## About this exercise
Your task is to reproduce exactly the lines that run from the beginning of the data through the line where "Прототип - это" appears.

Stored data entries:
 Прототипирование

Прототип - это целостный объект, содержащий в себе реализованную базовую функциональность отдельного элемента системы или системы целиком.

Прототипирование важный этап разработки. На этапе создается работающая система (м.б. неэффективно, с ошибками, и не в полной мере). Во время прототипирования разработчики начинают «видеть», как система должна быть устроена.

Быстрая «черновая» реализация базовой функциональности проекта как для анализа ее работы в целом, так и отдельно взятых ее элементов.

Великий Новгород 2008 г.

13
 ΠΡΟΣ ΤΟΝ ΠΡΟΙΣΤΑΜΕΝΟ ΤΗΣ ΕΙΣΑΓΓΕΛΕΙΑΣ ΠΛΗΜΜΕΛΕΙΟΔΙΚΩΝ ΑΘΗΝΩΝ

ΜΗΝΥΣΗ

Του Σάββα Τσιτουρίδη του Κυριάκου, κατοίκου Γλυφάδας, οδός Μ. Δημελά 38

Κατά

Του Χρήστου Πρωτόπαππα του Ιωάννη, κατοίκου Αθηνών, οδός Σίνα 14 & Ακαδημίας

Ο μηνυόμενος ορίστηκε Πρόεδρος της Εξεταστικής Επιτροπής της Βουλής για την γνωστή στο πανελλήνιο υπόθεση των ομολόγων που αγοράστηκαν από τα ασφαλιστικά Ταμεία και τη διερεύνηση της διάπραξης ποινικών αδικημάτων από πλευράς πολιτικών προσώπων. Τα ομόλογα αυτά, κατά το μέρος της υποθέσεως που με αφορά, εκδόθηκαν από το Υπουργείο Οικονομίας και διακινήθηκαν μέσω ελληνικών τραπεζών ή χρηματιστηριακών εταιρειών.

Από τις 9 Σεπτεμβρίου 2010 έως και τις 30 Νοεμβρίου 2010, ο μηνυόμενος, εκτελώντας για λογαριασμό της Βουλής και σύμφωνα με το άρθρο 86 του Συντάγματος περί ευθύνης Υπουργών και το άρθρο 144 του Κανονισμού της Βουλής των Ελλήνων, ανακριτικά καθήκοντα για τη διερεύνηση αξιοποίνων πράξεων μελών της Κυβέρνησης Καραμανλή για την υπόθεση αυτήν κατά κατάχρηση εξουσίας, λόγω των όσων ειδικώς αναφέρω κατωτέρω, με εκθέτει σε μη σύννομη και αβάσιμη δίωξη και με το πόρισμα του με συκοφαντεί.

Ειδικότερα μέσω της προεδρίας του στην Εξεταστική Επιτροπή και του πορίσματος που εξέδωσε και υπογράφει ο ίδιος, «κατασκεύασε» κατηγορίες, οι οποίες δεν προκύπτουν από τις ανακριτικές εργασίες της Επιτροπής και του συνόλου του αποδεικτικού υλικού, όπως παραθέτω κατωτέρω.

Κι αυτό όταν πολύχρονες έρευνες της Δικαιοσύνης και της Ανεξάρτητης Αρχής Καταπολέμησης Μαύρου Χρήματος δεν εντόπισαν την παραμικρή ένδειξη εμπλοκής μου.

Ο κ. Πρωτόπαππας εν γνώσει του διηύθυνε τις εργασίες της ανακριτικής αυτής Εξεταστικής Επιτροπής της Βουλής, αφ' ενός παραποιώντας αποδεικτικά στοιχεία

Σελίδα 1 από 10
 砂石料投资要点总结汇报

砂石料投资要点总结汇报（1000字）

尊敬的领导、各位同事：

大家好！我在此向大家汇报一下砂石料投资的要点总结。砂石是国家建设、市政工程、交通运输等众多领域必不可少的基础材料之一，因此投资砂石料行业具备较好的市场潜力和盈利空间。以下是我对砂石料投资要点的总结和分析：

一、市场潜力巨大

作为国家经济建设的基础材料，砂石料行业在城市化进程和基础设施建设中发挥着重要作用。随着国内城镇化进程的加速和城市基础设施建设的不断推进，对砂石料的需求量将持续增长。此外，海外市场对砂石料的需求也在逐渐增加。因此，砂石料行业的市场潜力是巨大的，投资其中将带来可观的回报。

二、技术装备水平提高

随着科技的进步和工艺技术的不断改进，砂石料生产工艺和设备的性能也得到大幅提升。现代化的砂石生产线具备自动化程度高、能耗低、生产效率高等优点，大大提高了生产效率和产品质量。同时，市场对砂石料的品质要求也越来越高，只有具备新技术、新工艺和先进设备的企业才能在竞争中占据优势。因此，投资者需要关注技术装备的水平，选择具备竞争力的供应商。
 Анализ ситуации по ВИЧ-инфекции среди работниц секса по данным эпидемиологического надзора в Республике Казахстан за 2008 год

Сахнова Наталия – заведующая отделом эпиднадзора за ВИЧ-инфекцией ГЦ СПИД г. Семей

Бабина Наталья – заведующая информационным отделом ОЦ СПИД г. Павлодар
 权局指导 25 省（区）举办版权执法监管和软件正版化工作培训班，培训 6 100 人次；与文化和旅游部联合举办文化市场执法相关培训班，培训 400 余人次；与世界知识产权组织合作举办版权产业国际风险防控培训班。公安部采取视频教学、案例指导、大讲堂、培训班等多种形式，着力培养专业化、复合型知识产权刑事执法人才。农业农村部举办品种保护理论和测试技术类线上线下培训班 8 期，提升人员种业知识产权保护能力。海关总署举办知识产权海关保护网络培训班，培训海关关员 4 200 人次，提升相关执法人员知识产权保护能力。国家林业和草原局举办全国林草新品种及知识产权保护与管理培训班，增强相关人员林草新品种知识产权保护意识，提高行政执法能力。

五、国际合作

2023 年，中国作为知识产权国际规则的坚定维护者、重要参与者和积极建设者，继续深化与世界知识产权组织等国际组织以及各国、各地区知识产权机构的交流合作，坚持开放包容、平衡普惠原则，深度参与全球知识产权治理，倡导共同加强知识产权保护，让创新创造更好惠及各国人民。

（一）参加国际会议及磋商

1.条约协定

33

## Solution
 Прототипирование

Прототип - это целостный объект, содержащий в себе реализованную базовую функциональность отдельного элемента системы или системы целиком.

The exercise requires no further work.